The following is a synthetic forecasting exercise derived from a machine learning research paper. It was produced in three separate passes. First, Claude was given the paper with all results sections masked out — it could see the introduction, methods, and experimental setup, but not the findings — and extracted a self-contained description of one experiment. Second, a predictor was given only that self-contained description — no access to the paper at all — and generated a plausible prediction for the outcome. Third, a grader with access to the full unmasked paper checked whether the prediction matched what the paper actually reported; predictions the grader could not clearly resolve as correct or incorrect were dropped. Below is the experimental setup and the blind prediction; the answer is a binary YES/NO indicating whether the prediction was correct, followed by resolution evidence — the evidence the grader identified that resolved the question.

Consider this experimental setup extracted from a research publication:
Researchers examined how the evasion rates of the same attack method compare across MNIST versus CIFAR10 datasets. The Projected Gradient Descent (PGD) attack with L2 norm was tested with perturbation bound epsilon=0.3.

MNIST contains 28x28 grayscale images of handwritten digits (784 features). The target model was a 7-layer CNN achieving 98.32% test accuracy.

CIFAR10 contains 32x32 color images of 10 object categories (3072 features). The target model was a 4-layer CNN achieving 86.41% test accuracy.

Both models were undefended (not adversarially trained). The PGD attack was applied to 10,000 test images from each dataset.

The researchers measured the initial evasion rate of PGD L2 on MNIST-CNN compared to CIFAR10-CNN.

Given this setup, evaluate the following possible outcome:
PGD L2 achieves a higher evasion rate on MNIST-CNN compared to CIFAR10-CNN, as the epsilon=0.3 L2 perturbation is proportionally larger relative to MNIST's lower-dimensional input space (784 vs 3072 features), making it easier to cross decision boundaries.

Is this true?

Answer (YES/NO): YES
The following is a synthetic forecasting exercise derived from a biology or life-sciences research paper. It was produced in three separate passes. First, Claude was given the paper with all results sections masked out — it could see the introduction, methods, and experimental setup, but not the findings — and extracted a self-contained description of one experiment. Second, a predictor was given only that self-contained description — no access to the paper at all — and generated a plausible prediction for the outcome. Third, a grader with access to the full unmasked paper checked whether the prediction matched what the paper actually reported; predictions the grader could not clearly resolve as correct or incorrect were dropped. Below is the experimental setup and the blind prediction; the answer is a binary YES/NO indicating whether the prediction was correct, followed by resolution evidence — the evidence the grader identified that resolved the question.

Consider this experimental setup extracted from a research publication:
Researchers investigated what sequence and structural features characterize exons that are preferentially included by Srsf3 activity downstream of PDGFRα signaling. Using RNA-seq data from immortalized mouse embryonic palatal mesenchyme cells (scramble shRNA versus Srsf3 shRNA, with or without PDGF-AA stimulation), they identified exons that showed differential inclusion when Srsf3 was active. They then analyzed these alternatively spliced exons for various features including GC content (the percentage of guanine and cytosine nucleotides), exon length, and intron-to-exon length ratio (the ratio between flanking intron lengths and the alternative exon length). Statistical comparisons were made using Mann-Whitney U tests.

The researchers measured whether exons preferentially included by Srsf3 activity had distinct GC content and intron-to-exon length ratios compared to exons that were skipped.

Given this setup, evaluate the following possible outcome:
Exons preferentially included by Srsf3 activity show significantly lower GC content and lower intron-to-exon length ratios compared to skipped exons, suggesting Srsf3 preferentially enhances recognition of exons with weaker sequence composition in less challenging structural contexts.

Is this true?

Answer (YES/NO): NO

EXERCISE
Among the records, find every line with the word "achieving" and copy it.

SOLUTION FOR THIS TASK
MNIST contains 28x28 grayscale images of handwritten digits (784 features). The target model was a 7-layer CNN achieving 98.32% test accuracy.
CIFAR10 contains 32x32 color images of 10 object categories (3072 features). The target model was a 4-layer CNN achieving 86.41% test accuracy.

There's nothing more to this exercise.